The smartphone is infiltrating every part of daily life, from restaurants to the classroom. Is it time for it to enter the sanctuary, too?

Allowing worshippers to message with others during the service might give people the ability to share their prayers beyond the church walls, ask questions and clarify their understanding.

Be that as it may, 62 percent of survey respondents would prefer that mobile devices stay switched off throughout the service. “It closes you up at a time when it’s important to be open to the Spirit,” says survey respondent Sandra Price, 72, of Skidegate United on Haida Gwaii, B.C. “If I’m sitting next to you in service and you’re typing away on your phone, you’re far away. I want community; that’s part of why I go to church. I don’t think the kind of connections that we’re looking to achieve during worship can be filtered through a screen.”

Other worship innovations suggested by the survey were better received: most respondents are open to offering worship on days other than Sunday, for example, or providing more opportunities to experience God’s presence. And a majority are at least somewhat willing to try out less formal orders of service, as Knox-Metropolitan United in Edmonton did over the five Sundays of Lent last spring. At youth minister Camille Kamphuis’s suggestion, the traditional service temporarily gave way to a dramatic telling of a scriptural story. The congregation was then divided into intergenerational “learning circles,” where worshippers could either study Christian history, watch and discuss a film, take part in some gentle yoga, make a craft or discuss food issues while cooking a tasty dish. Each morning wrapped up with everyone coming together again for announcements, prayer and lunch.

“What took me by surprise was the energy and willingness of the congregation to try the idea,” says Kamphuis. A post-Easter evaluation revealed that 90 percent of the church people would happily repeat the experience.

Everyone has their specific preferences — the blend of music, prayer, activities and ritual that moves or inspires them — but overall, survey respondents envision the worship service of 2025 as a mix of old and new (with a minority 32 percent hoping for a completely new type of experience). Many would also like worship to blend explicitly religious content with other types of material — instrumental compositions, say, or wisdom from great novels. At the same time, two-thirds want to preserve the current level of emphasis on the basics, namely the Bible, the sacraments and the symbols of Christianity.

Given that most respondents consider worship a very important part of congregational life, a surprising number are open to the possibility of replacing it with outreach activities. One quarter are “somewhat comfortable” with the idea; another quarter, “very comfortable.”

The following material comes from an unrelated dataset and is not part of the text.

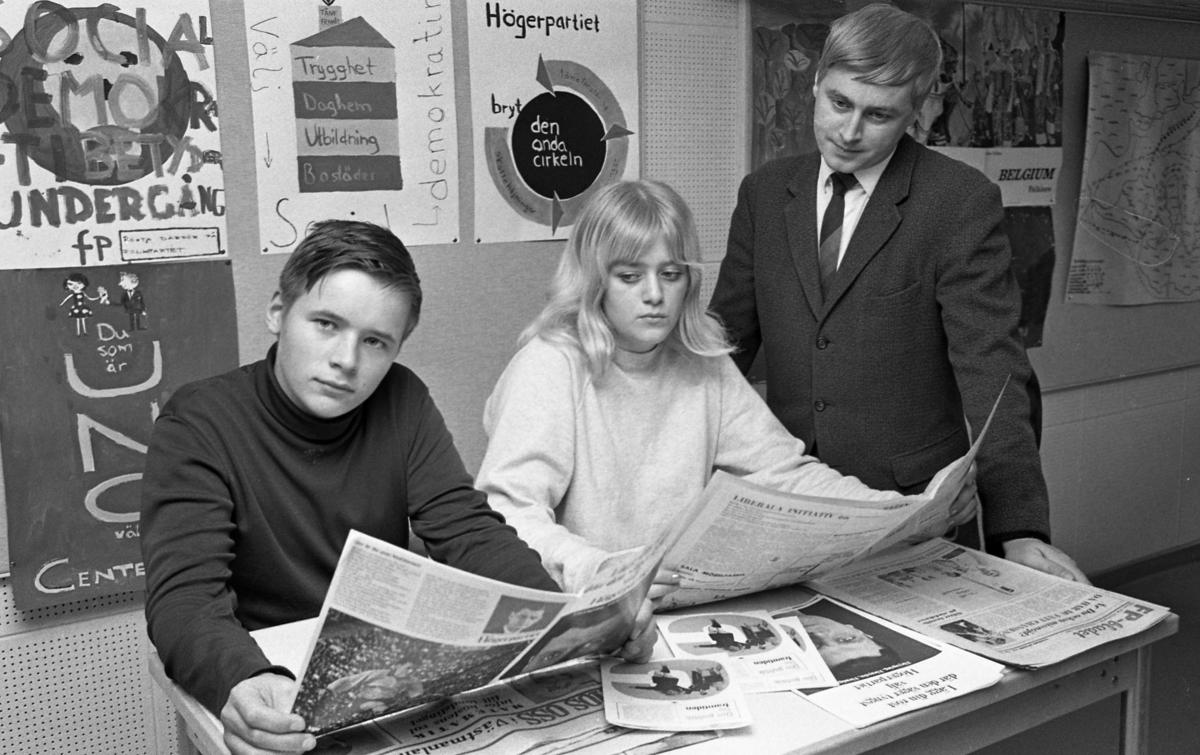 Årskurs 7 på Gäddgårdsskolan när sig om politik inför valet. Kari Simos och Gunilla Gustavsson läser var sin tidning. Lärare Kjell Dahlgren ser på.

Some congregations have already switched their emphasis. A few years ago, Knox-St. Paul’s United in Cornwall, Ont., was going through a rough time, having lost its building due to unstable ground. The shrinking congregation felt compelled to deliberate over its mission, starting with the question “What’s the purpose of us, anyway?”

“Our vision is a city where no one journeys alone,” says the resulting statement. “It’s a big vision. We can’t do it. But we know God finds a way where there is no way. So we dream big!” So far, the congregation has partnered with the Canadian Mental Health Association, the Cornwall Interfaith Partnership, and Bereaved Families of Cornwall to help bring companionship to people in need. The minister, Rev. Don Wachenschwanz, says the congregation’s primary orientation is now outward, into the community. “Worship is still there, but it’s there to inspire, strengthen and motivate us so that we can continue with our mission.”

And this mission doesn’t include recruiting new Sunday worshippers. “What it means to belong to Knox-St. Paul’s United is becoming a question,” he says. “Because we don’t just want to minister to people, but minister with them. So if you’re involved in the ministry but not in worship, are you a member?” An insightful question for the future church.